→ What you need to do: Using the Eveready financial passage below, please explain why Eveready's gross margin percentage varies from quarter to quarter. Answer in one to three sentences.

→ Selected passage:
Gross margin for the three months ended September 30, 2005 was 31.6%. This compares with a gross margin of 32.1% for the three months ended June 30, 2005 and 33.8% for the three months ended March 31, 2005. Eveready provides a wide variety of industrial and oilfield services and health, safety, and environmental services to its customers. The mix of these services can vary from quarter to quarter based on the seasonal market forces present in each service line. As a result, Eveready will experience a certain degree of variability in its gross margin percentage from quarter to quarter.

Expenses

Administrative and General

Administrative and general expenses were $10.2 million for the three month period ended September 30, 2005 compared with $5.1 million for the same period in 2004, an increase of $5.1 million. Administrative and general expenses increased $10.5 million to $27.2 million for the nine month period ended September 30, 2005 compared with $16.7 million for the comparative nine month period in 2004. These increases are attributable to additional salary and wage costs and other fixed expenses required to support Eveready's increased level of revenue for new and existing services. This includes additional administrative support required for River Valley, Winterhawk, the ICE Joint Venture, Allstar, and other acquisitions over the past 12 months. The Fund also incurs additional administrative costs associated with being a public income fund that were not required as a private company in fiscal 2004.

As a percentage of revenue, administrative and general expenses for the three and nine month periods ended September 30, 2005 were 18.0% and 17.5% respectively compared to 25.9% and 25.7% respectively for the same periods in 2004. Management believes that this improvement over the prior year reflects Eveready's ability to expand and grow its operations efficiently by keeping the growth in overhead costs to a minimum and benefiting from the economies of scale improvements that come with a larger revenue base.

→ Listed records:

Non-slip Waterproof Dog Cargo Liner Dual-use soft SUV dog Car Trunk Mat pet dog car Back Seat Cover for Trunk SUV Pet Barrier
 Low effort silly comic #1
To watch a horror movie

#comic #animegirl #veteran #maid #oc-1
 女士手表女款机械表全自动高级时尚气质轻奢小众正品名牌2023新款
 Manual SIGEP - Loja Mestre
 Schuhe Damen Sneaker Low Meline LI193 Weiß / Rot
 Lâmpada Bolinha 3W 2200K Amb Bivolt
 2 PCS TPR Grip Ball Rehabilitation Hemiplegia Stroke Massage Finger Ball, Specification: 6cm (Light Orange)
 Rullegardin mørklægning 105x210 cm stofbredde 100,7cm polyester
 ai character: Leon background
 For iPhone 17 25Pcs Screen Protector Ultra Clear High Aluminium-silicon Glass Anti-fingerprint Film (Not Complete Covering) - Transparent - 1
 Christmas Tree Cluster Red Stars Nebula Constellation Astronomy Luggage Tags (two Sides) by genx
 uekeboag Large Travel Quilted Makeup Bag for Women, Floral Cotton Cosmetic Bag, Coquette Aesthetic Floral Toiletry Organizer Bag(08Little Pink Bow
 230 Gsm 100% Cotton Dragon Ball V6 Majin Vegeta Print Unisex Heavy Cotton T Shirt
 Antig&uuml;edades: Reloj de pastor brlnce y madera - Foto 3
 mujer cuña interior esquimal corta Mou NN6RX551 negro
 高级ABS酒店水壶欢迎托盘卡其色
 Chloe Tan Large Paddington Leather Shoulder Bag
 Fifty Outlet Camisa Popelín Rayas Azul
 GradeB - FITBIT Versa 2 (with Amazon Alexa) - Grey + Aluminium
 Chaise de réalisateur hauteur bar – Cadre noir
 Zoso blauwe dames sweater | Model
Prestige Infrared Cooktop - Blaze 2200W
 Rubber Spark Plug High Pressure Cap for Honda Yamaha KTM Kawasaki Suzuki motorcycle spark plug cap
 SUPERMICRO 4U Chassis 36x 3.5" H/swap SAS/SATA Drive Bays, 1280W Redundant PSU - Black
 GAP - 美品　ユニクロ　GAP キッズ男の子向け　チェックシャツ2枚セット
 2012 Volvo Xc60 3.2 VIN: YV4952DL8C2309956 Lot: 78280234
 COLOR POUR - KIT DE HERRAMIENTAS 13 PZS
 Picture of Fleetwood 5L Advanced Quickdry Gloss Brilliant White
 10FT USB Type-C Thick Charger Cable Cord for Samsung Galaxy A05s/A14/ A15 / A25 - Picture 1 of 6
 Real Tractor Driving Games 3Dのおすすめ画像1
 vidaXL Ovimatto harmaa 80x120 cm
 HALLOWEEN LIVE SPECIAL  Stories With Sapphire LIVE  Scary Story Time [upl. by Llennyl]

→ Output of the task: Eveready provides a wide variety of industrial and oilfield services and health, safety, and environmental services. The mix of these services can change from quarter to quarter because of the seasonal market forces in each service line. That shifting mix causes some variability in the gross margin percentage.